--- Source text ---
NERSC logo National Energy Research Scientific Computing Center
  A DOE Office of Science User Facility
  at Lawrence Berkeley National Laboratory

Using OpenMP on IBM SP

OpenMP supports multi-platform shared-memory parallel programming in C/C++ and Fortran on many architectures. This document describes how to compile and run OpenMP programs on IBM SP systems.

Contents

Additional Information


Basic usage

OpenMP provides an easy method for SMP-style parallelization of discrete, small sections of code, such as a do loop. This can be very helpful for code development and testing.

However, OpenMP has a number of limitations which make it less desirable than MPI for large scale computations.

  • OpenMP can only be used among the processors of a single node. For use with production scale, multi-node codes, OpenMP threads must be combined with MPI processes.
  • Debugging OpenMP threads is complex using Totalview.
  • OpenMP provides many ways to write codes which compile and run, but provide unexpected results, particularly for codes with large granularity (e.g., calls to subroutines). Local variables in subroutine calls will probably be shared among threads; users must be take care that the desired memory-association is in effect.
  • All of our examples below use the Fortran90 xlf90_r compiler. If you use the Fortran77 xlf_r compiler, be aware that the default is -qsave, which may result in unexpected sharing of variables in subroutines.

OpenMP is available for

  • Fortran using the IBM xlf_r compiler,
  • C using the IBM xlc_r compiler, or
  • C++ using the IBM xlC_r compiler.

To compile and run a Fortran code using OpenMP use:

% xlf90_r -qsmp=omp -o exename filename.f
% ./exename

To compile and run a C code using OpenMP use:

% xlc_r -qsmp=omp -o exename filename.c
% ./exename

To compile and run a C++ code using OpenMP use:

% xlC_r -qsmp=omp -o exename filename.C
% ./exename

It should be noted that the -qsmp=omp option is required for both the compile step and the link step.

A program built in this way will automatically use a number of threads equal to the number of processors on the node.

Here's a small example code that prints out the number of threads created.
---
Continue the guide to using OpenMP on IBM SP systems from the point where it stops.
--- Data entries ---
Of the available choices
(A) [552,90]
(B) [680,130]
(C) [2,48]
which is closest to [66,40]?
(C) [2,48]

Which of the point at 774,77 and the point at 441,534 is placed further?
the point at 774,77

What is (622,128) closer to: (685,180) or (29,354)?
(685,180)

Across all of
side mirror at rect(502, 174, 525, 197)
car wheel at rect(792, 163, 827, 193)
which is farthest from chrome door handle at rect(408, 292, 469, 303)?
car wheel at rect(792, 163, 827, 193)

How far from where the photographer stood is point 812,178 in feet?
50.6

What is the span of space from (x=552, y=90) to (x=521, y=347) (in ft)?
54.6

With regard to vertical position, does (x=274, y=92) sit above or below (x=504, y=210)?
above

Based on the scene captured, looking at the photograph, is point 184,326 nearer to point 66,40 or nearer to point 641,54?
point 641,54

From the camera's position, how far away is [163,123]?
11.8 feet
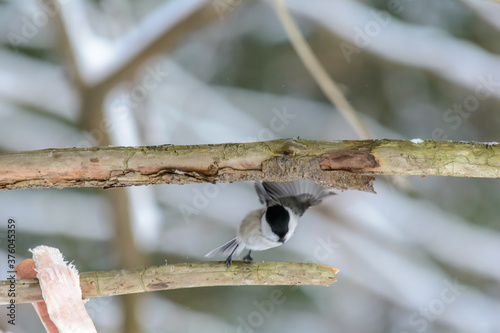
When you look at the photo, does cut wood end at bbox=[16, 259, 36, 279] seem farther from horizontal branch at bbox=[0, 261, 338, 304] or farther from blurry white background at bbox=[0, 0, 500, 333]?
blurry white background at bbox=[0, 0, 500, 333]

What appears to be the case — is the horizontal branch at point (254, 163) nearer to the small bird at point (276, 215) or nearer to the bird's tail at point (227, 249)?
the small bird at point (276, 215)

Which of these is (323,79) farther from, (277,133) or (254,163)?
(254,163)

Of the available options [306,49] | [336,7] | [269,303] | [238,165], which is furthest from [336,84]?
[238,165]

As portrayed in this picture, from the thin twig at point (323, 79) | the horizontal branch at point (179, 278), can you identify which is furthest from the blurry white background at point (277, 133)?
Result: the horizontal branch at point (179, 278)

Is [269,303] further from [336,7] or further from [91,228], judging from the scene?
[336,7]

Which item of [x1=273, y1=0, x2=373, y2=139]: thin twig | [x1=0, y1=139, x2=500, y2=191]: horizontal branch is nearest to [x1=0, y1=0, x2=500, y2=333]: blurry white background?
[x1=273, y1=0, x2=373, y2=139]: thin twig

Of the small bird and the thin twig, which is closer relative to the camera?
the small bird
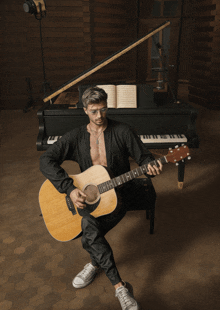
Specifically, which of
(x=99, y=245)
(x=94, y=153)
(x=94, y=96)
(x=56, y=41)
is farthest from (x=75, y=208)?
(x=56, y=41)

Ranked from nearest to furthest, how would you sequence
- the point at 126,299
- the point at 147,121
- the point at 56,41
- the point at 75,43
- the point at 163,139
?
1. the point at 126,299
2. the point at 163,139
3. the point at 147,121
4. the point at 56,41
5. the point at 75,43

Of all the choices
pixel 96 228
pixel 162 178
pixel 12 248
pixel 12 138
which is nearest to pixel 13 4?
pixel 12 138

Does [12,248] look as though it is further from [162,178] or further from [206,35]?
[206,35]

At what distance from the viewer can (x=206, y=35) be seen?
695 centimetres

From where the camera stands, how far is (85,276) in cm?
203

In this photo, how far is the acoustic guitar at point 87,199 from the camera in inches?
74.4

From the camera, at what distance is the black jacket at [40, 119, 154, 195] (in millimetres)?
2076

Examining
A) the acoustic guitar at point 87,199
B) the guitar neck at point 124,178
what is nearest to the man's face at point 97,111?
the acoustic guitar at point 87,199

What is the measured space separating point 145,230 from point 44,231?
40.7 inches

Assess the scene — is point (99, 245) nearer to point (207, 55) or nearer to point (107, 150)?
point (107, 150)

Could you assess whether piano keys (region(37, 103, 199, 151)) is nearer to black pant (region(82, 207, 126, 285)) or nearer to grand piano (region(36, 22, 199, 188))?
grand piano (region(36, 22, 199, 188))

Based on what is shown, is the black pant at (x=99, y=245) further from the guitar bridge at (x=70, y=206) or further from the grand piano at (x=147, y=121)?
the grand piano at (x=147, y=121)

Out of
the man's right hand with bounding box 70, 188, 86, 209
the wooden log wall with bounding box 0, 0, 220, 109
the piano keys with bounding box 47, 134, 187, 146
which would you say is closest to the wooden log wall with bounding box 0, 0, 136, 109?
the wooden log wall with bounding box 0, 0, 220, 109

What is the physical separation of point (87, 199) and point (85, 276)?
---
--- Data entries ---
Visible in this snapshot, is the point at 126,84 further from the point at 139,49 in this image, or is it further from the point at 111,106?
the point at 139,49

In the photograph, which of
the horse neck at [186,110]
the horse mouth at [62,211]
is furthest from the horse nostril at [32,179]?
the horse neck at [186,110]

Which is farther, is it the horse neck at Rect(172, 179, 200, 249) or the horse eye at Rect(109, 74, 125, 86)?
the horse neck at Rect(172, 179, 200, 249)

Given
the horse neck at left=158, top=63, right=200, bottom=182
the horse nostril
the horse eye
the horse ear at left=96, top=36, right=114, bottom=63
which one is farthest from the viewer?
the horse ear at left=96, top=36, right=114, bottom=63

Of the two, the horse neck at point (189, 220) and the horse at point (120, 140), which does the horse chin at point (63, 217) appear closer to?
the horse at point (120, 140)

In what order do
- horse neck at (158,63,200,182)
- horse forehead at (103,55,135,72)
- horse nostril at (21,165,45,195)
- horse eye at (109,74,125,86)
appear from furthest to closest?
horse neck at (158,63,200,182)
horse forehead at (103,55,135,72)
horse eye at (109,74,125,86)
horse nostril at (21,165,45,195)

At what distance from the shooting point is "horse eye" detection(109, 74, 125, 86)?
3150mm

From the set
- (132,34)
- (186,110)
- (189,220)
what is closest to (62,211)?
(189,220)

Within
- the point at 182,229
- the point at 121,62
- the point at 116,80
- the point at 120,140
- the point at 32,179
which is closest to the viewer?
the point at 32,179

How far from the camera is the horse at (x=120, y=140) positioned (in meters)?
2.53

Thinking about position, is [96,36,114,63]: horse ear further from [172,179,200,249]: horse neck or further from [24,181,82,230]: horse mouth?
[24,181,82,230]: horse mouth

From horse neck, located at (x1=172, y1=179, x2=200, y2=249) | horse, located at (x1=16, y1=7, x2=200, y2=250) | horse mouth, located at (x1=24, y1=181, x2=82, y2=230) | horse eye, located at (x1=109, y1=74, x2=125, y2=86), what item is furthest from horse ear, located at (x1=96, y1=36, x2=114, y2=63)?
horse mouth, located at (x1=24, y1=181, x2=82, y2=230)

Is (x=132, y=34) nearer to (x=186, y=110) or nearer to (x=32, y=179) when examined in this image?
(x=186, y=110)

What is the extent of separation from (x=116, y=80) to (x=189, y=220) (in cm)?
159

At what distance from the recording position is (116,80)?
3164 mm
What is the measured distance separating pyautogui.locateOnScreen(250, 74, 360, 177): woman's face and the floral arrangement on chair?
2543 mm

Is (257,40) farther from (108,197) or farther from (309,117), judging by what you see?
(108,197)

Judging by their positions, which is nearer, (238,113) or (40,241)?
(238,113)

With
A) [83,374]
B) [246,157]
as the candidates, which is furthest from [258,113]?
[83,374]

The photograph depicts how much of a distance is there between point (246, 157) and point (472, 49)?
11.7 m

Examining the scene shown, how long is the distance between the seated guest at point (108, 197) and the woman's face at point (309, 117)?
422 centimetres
---
Written reply:
! Filename: threads.f
! Compile: xlf90_r -o threads -qsmp=omp threads.f
 
       PROGRAM HELLO
       IMPLICIT NONE
 
       INTEGER nthreads, tid, OMP_GET_NUM_THREADS
       INTEGER OMP_GET_THREAD_NUM
 
!     Fork a team of threads
!$OMP PARALLEL PRIVATE(nthreads, tid)
 
!     Obtain and print thread id
       tid = OMP_GET_THREAD_NUM()
       print *, 'Hello World from thread ', tid
 
!     Only master thread does this
       IF (tid .EQ. 0) THEN
          nthreads = OMP_GET_NUM_THREADS()
          print *, 'Number of threads ', nthreads
       END IF
 
!     All threads join master thread and disband
!$OMP END PARALLEL
 
      END

The same small example code in C is shown below:

/* Filename: threads.c
   Compile: xlc_r -o threads -qsmp=omp threads.c  */
 
#include "omp.h"
 
int main ()
{
   int nthreads, tid;
 
/*     Fork a team of threads      */
   #pragma omp parallel private(nthreads, tid)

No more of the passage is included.